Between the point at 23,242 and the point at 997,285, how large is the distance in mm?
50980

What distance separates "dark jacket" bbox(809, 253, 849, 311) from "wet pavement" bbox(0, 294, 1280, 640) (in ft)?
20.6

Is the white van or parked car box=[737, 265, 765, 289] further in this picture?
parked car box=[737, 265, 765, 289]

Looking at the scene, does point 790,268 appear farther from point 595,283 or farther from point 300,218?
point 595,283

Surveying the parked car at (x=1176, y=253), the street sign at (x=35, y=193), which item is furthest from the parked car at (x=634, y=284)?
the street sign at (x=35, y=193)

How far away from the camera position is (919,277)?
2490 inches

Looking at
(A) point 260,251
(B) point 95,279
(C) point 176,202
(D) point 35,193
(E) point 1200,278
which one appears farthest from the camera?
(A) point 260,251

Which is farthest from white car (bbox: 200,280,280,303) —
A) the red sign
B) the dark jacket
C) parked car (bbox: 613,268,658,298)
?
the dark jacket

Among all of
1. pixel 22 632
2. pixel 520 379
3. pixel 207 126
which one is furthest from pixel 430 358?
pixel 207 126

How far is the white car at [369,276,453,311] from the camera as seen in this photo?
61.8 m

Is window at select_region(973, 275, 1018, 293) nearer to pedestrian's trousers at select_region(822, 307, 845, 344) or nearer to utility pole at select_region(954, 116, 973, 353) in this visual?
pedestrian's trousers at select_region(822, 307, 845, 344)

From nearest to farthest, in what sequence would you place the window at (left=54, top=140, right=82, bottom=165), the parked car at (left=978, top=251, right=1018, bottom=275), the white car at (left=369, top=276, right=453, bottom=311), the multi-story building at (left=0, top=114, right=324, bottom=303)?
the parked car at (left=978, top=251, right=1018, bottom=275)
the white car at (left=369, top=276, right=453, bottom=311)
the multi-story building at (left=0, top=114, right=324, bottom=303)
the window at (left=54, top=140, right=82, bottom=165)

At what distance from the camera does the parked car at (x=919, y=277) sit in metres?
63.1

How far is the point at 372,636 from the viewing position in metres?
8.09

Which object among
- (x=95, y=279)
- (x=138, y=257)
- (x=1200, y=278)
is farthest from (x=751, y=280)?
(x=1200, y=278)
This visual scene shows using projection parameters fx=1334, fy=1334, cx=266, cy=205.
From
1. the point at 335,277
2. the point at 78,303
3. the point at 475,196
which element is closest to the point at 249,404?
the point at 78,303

Exercise >> Please reproduce every item above word for word, from the first through the last.

Problem solution >>
Between the point at 23,242 and the point at 997,285, how large is the distance in mm?
50980

What distance separates "dark jacket" bbox(809, 253, 849, 311) from "wet pavement" bbox(0, 294, 1280, 640) (in ft)?
20.6

Is the white van or parked car box=[737, 265, 765, 289] further in this picture?
parked car box=[737, 265, 765, 289]

Looking at the scene, does point 790,268 appear farther from point 595,283 or farther from point 300,218?
point 595,283

Surveying the parked car at (x=1176, y=253), the street sign at (x=35, y=193), which item is furthest from the parked car at (x=634, y=284)?
the street sign at (x=35, y=193)

How far away from the camera position is (919,277)?
2490 inches

Looking at
(A) point 260,251
(B) point 95,279
(C) point 176,202
(D) point 35,193
(E) point 1200,278
which one appears farthest from the camera?
(A) point 260,251

Which is farthest from white car (bbox: 200,280,280,303) —
A) the red sign
B) the dark jacket
C) parked car (bbox: 613,268,658,298)
?
the dark jacket

Among all of
1. pixel 22 632
2. pixel 520 379
3. pixel 207 126
which one is furthest from pixel 430 358?
pixel 207 126

How far is the white car at [369,276,453,311] from the camera as seen in this photo?
61.8 m

Is window at select_region(973, 275, 1018, 293) nearer to pedestrian's trousers at select_region(822, 307, 845, 344) or nearer to utility pole at select_region(954, 116, 973, 353) in this visual?
pedestrian's trousers at select_region(822, 307, 845, 344)

From nearest to farthest, in what sequence would you place the window at (left=54, top=140, right=82, bottom=165), the parked car at (left=978, top=251, right=1018, bottom=275), the white car at (left=369, top=276, right=453, bottom=311), the multi-story building at (left=0, top=114, right=324, bottom=303)?
the parked car at (left=978, top=251, right=1018, bottom=275)
the white car at (left=369, top=276, right=453, bottom=311)
the multi-story building at (left=0, top=114, right=324, bottom=303)
the window at (left=54, top=140, right=82, bottom=165)

At what distance from the camera does the parked car at (x=919, y=277) sit in metres?
63.1

How far is the point at 372,636 from the viewing position in metres?
8.09

Which object among
- (x=95, y=279)
- (x=138, y=257)
- (x=1200, y=278)
is farthest from (x=751, y=280)?
(x=1200, y=278)
This visual scene shows using projection parameters fx=1334, fy=1334, cx=266, cy=205.
From
1. the point at 335,277
2. the point at 78,303
3. the point at 475,196
which element is closest to the point at 249,404?
the point at 78,303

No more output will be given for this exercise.